GOAL:
Rewrite every row below so that "white shirt" becomes "pale shirt", changing nothing else.

━━━━━━━━━━━━━━━━━━━━━━━━━━━━━━

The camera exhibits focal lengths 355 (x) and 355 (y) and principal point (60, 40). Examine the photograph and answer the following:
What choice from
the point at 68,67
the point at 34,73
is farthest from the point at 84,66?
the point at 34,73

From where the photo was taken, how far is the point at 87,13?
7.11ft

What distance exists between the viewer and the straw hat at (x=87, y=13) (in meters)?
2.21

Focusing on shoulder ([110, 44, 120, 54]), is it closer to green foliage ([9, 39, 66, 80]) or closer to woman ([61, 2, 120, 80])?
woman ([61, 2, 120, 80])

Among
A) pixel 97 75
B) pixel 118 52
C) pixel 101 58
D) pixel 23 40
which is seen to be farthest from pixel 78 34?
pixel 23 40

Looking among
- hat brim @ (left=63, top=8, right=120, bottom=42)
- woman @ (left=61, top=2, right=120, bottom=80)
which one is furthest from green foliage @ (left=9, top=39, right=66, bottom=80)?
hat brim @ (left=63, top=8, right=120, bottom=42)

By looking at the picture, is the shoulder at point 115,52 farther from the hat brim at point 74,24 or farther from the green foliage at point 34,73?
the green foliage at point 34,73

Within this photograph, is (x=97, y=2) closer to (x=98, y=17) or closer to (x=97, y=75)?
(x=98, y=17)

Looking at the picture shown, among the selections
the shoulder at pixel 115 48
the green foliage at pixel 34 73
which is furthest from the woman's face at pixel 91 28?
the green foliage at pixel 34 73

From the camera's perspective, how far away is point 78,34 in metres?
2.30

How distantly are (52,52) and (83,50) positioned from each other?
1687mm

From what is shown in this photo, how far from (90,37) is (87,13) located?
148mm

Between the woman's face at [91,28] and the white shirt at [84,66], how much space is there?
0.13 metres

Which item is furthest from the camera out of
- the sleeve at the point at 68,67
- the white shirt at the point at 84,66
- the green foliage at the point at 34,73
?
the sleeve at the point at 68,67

━━━━━━━━━━━━━━━━━━━━━━━━━━━━━━

RESPONSE FOR THIS EXERCISE:
The camera exhibits focal lengths 355 (x) and 355 (y) and principal point (60, 40). Examine the photograph and answer the following:
What choice from
the point at 68,67
the point at 34,73
is farthest from the point at 84,66?
the point at 34,73

From where the photo was taken, how far is the point at 87,13?
7.11ft

What distance exists between the viewer and the straw hat at (x=87, y=13) (in meters)?
2.21

Focusing on shoulder ([110, 44, 120, 54]), is it closer to green foliage ([9, 39, 66, 80]) or closer to woman ([61, 2, 120, 80])?
woman ([61, 2, 120, 80])

Among
A) pixel 97 75
B) pixel 118 52
C) pixel 101 58
D) pixel 23 40
which is seen to be farthest from pixel 78 34?
pixel 23 40

Looking among
- hat brim @ (left=63, top=8, right=120, bottom=42)
- woman @ (left=61, top=2, right=120, bottom=80)
which one is furthest from green foliage @ (left=9, top=39, right=66, bottom=80)?
hat brim @ (left=63, top=8, right=120, bottom=42)

By looking at the picture, is the shoulder at point 115,52 farther from the hat brim at point 74,24 or farther from the green foliage at point 34,73?
the green foliage at point 34,73

Within this photograph, is (x=97, y=2) closer to (x=98, y=17) or closer to (x=97, y=75)?
(x=98, y=17)

Looking at the picture shown, among the selections
the shoulder at pixel 115 48
the green foliage at pixel 34 73
which is furthest from the woman's face at pixel 91 28?
the green foliage at pixel 34 73

From the camera's perspective, how far away is point 78,34 in metres?
2.30

How distantly are (52,52) and (83,50) positioned from each other?
1687mm

From what is shown in this photo, how far from (90,37) is (87,13) located?
148mm

Between the woman's face at [91,28] and the pale shirt at [84,66], how much space is there?
0.13 metres

Which item is furthest from the camera out of
- the sleeve at the point at 68,67
- the pale shirt at the point at 84,66
- the green foliage at the point at 34,73
?
the sleeve at the point at 68,67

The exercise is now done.